Le droit d'ingérence


1996, LE DROIT D’INGERENCE DE MARIO BETTATI
__Un bouleversement des principes de base du droit international

Le Droit d'ingérence"J'ai eu la chance de participer - dans des moments extraordinairement forts - à l'élaboration d'un aspect très particulier de droit international, reconnu en quelques années, et qu'on a appelé "droit d'ingérence". Dans ce livre, j'ai moins voulu décrire ce nouveau droit international humanitaire tel qu'il existe aujourd'hui que raconter comment il s'est élaboré ces dernières années. Comment il a introduit de nouvelles donnes qui on engendré un bouleversement des principes de base du droit international : le principe de souveraineté des Etats et son corollaire, le principe de non-ingérence dans les affaires intérieures des Etats. Dès lors, on n'a pas pris garde au casse-tête qui allait surgir avec ce nouveau droit humanitaire en gestation, qui exigeait l'ingérence sans pour autant rejeter la souveraineté. D'où, à la foi, une difficulté conceptuelle redoutable et une aventure intellectuelle formidable." (M. B.).
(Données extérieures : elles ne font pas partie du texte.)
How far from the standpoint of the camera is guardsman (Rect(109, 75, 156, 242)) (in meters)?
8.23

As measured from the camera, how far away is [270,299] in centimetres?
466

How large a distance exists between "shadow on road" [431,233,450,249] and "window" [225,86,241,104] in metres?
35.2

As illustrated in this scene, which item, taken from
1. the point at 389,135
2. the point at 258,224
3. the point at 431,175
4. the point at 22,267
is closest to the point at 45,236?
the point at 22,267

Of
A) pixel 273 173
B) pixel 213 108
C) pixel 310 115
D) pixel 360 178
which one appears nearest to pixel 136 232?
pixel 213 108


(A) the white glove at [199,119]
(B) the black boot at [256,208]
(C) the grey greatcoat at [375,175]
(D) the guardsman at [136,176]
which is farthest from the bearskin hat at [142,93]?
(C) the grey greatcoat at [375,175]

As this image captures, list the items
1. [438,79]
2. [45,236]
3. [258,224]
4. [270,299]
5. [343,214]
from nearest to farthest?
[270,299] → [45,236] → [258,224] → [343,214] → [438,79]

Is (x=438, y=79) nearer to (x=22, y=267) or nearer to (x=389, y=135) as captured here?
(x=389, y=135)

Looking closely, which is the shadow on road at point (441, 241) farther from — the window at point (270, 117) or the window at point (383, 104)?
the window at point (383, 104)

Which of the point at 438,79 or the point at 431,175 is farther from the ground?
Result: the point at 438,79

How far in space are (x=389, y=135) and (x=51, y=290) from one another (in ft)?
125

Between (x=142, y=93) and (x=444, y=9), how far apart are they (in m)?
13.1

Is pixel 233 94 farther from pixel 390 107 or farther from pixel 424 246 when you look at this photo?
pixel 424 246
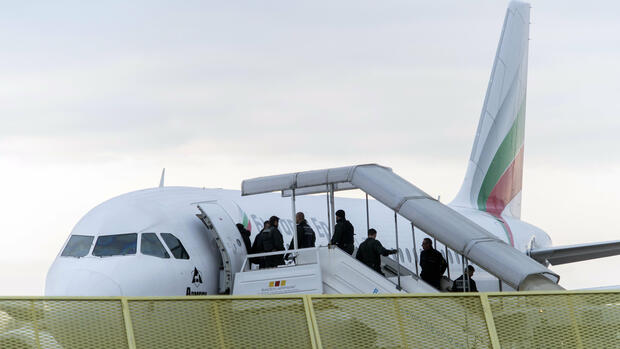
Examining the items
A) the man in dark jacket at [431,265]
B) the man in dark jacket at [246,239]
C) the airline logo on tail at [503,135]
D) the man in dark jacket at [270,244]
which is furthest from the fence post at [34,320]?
the airline logo on tail at [503,135]

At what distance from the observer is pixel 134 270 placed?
13266 mm

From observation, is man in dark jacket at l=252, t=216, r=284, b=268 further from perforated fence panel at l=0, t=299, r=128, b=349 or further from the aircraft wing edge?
the aircraft wing edge

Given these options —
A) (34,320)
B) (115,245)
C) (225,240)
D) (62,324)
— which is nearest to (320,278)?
(225,240)

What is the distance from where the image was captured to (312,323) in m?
8.21

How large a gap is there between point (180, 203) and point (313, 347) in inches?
308

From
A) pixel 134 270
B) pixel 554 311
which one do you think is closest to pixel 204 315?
pixel 554 311

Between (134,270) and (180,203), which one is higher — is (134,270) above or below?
below

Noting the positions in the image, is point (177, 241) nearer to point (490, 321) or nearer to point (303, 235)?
point (303, 235)

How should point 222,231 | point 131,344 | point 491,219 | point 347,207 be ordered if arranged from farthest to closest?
point 491,219 < point 347,207 < point 222,231 < point 131,344

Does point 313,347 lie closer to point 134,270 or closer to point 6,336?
point 6,336

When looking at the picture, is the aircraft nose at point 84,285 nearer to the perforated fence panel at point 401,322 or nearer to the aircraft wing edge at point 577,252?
the perforated fence panel at point 401,322

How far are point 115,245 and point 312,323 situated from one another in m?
6.41

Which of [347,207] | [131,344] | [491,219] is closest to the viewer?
[131,344]

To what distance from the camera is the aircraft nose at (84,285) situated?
12.6m
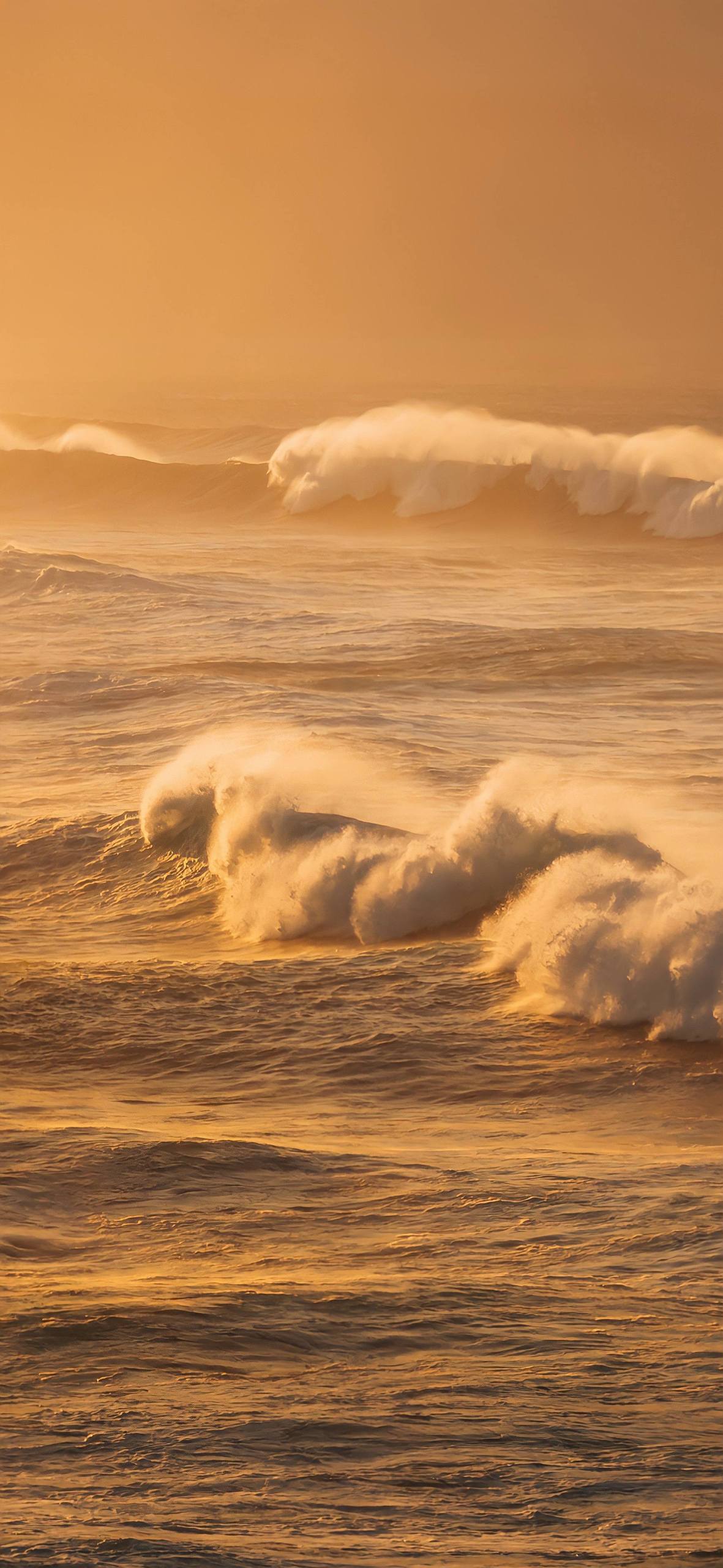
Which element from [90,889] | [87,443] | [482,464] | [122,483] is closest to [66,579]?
[90,889]

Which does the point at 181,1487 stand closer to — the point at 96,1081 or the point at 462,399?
the point at 96,1081

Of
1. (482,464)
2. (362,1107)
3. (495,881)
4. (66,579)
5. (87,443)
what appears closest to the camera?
(362,1107)

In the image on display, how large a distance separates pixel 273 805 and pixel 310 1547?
23.9ft

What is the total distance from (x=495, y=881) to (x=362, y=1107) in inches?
107

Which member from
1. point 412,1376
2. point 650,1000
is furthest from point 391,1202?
point 650,1000

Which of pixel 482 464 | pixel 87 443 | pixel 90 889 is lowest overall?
pixel 90 889

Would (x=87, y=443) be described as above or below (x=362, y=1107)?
above

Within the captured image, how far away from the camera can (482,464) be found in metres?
34.6

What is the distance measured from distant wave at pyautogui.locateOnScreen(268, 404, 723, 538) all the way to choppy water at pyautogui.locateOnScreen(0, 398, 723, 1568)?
15.2 meters

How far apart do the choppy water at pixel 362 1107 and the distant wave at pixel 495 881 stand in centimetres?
2

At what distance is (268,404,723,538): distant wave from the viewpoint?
106ft

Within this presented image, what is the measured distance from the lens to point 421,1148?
22.7 ft

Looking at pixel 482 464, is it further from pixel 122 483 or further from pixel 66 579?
pixel 66 579

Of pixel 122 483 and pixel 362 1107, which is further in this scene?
pixel 122 483
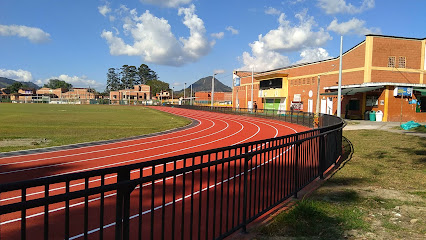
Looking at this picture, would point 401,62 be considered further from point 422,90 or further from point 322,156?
point 322,156

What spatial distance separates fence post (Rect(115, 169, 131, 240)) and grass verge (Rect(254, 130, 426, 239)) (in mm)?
1978

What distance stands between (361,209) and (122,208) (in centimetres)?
391

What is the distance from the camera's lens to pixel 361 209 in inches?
191

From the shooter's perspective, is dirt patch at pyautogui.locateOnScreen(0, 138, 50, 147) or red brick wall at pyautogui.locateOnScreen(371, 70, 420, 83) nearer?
dirt patch at pyautogui.locateOnScreen(0, 138, 50, 147)

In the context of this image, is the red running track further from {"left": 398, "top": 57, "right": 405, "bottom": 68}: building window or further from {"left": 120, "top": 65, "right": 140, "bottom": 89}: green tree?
{"left": 120, "top": 65, "right": 140, "bottom": 89}: green tree

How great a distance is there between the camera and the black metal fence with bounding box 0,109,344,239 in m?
2.25

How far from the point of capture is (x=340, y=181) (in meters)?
6.80

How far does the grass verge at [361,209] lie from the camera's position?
13.1 feet

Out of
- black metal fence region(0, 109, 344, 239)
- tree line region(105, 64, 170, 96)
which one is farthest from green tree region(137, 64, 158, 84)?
black metal fence region(0, 109, 344, 239)

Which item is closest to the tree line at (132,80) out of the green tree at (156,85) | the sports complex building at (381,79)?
the green tree at (156,85)

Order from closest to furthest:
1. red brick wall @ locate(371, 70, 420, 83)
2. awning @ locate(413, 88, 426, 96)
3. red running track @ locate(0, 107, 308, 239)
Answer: red running track @ locate(0, 107, 308, 239)
awning @ locate(413, 88, 426, 96)
red brick wall @ locate(371, 70, 420, 83)

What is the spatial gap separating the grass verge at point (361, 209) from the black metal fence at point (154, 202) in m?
0.47

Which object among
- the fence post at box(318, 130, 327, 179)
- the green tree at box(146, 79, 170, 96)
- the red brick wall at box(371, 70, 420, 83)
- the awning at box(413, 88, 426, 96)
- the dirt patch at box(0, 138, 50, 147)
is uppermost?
the green tree at box(146, 79, 170, 96)

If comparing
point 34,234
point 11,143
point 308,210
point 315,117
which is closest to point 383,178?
point 308,210
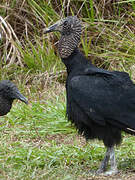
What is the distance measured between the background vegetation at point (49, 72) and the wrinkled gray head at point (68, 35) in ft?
3.25

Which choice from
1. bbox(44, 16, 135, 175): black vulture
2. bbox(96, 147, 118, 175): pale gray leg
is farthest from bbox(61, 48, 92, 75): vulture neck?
bbox(96, 147, 118, 175): pale gray leg

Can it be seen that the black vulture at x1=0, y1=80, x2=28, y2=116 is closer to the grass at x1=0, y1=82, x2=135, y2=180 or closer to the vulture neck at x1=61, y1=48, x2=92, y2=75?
the grass at x1=0, y1=82, x2=135, y2=180

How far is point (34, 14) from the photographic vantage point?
7.02 m

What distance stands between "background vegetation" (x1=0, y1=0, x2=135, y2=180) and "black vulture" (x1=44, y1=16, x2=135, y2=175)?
1.12ft

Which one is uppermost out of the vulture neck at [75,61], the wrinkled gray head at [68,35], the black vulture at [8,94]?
the wrinkled gray head at [68,35]

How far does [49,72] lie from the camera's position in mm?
6480

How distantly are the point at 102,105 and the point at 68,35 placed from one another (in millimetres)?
925

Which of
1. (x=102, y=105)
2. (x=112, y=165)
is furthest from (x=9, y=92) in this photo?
(x=112, y=165)

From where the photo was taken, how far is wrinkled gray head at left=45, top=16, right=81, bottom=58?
4.10 metres

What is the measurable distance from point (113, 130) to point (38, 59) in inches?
120

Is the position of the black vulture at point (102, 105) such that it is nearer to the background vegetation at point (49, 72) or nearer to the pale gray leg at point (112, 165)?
the pale gray leg at point (112, 165)

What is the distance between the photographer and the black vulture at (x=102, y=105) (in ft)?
11.9

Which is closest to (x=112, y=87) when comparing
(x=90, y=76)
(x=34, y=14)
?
(x=90, y=76)

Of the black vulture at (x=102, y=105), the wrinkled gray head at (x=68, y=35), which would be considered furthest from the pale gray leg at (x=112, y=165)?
the wrinkled gray head at (x=68, y=35)
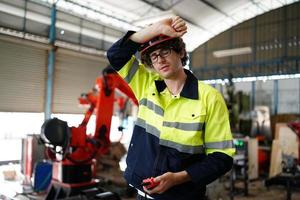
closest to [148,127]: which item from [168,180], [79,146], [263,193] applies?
[168,180]

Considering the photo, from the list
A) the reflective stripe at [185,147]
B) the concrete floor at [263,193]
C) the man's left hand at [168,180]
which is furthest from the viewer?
the concrete floor at [263,193]

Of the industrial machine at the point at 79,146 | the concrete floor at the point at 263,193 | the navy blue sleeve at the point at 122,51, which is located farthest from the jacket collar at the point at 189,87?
the concrete floor at the point at 263,193

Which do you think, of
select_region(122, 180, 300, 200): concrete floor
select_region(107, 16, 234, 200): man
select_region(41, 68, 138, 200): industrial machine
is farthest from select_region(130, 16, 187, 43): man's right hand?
select_region(122, 180, 300, 200): concrete floor

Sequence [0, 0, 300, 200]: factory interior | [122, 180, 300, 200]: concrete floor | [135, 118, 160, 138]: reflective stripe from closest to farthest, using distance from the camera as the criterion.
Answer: [135, 118, 160, 138]: reflective stripe → [0, 0, 300, 200]: factory interior → [122, 180, 300, 200]: concrete floor

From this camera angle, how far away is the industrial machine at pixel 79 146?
13.7ft

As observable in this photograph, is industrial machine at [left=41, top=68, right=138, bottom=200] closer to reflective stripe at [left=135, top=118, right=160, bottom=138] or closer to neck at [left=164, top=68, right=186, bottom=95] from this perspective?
reflective stripe at [left=135, top=118, right=160, bottom=138]

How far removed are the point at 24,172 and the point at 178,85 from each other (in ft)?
18.8

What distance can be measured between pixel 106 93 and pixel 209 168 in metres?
3.79

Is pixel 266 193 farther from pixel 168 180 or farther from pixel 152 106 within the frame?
pixel 168 180

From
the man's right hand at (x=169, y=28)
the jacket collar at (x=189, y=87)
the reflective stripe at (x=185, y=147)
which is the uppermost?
the man's right hand at (x=169, y=28)

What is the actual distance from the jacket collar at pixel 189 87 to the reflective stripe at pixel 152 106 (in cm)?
8

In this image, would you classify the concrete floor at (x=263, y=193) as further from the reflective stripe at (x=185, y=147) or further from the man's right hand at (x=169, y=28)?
the man's right hand at (x=169, y=28)

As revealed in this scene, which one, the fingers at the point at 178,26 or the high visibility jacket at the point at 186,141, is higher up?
the fingers at the point at 178,26

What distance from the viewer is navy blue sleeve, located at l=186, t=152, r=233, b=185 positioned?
53.2 inches
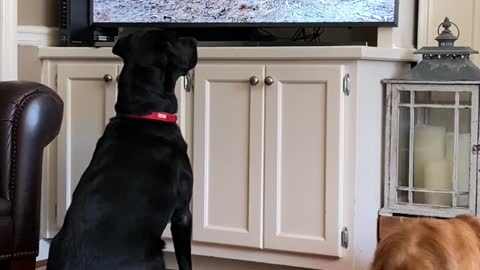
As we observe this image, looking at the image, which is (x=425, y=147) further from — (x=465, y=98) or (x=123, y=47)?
(x=123, y=47)

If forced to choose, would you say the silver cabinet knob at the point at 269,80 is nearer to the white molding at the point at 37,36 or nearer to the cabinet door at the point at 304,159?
the cabinet door at the point at 304,159

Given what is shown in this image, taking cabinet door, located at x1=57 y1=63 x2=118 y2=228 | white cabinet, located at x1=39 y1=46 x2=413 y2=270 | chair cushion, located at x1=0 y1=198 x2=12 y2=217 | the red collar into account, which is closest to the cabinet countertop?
white cabinet, located at x1=39 y1=46 x2=413 y2=270

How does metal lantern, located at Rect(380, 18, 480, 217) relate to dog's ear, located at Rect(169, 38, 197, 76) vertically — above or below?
below

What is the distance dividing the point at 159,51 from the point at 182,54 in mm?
73

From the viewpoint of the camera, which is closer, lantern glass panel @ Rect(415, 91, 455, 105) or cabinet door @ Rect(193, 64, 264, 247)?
lantern glass panel @ Rect(415, 91, 455, 105)

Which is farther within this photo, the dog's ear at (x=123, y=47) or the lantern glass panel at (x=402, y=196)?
the lantern glass panel at (x=402, y=196)

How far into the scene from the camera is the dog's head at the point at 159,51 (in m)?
2.28

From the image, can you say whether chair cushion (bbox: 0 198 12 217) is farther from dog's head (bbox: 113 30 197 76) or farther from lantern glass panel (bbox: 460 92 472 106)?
lantern glass panel (bbox: 460 92 472 106)

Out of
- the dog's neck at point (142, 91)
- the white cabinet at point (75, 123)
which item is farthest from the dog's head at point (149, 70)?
the white cabinet at point (75, 123)

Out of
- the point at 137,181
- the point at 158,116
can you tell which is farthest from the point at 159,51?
the point at 137,181

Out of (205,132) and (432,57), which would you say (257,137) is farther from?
(432,57)

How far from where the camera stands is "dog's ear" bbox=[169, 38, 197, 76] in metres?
2.31

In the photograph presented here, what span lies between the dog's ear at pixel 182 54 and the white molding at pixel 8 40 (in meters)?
1.09

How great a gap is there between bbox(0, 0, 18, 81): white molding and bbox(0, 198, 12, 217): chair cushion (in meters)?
0.82
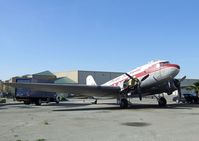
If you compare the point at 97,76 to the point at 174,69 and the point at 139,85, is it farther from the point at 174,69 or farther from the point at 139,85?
the point at 174,69

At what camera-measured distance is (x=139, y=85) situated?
30641mm

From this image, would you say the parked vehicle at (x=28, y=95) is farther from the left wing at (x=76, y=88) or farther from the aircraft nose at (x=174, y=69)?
the aircraft nose at (x=174, y=69)

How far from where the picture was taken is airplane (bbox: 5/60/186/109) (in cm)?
2960

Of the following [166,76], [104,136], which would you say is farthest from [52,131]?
[166,76]

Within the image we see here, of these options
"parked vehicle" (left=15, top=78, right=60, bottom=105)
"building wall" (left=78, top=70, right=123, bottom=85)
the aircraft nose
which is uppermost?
"building wall" (left=78, top=70, right=123, bottom=85)

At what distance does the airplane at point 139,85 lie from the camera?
29603mm

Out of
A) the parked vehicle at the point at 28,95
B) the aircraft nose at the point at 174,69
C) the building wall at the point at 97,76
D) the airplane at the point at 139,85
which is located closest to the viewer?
the aircraft nose at the point at 174,69

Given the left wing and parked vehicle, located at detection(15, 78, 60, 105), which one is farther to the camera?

On les a vus bravant les combats, les chefs de guerre et les milices. On les a vus bousculant l'indifférence des Etats et la paralysie des organisations internationales, pour secourir les victimes des conflits, du Cambodge au Liban, de la Yougoslavie au Rwanda. On les a vus aussi portant des sacs de riz devant des caméras opportunément convoquées et s'installer dans des fauteuils ministériels pour titiller les diplomates.

Depuis les années 70, les French doctors ils ne sont plus tous français ont subverti l'ordre international. L'ingérence, sinon le droit du même nom, existait avant eux, mais ils l'ont exercé, popularisé, imposé. Non sans soulever des problèmes qui dépassent les querelles juridiques et dont a témoigné le malaise de beaucoup.

Professeur d'université, ancien conseiller de plusieurs ministres chargés des questions humanitaires, Mario Bettati trace une histoire du droit d'ingérence, nouvelle discipline "en cours d'élaboration", qui paraît contredire un des principes sacro-saints du droit international traditionnel, c'est-à-dire la souveraineté des Etats. La Charte de l'ONU elle- même indique que "rien n'autorise les Nations unies à intervenir dans les affaires relevant de la compétence nationale d'un Etat". Pourtant le travail des organisations non gouvernementales qui ont fait fi des interdits a porté ses fruits; dans de nombreuses résolutions, au cours des dernières années, l'ONU a "demandé", "invité", "enjoint", "exigé", bref est intervenue afin que les gouvernements ou les belligérants portent attention aux victimes et permettent aux ONG de soulager leurs souffrances.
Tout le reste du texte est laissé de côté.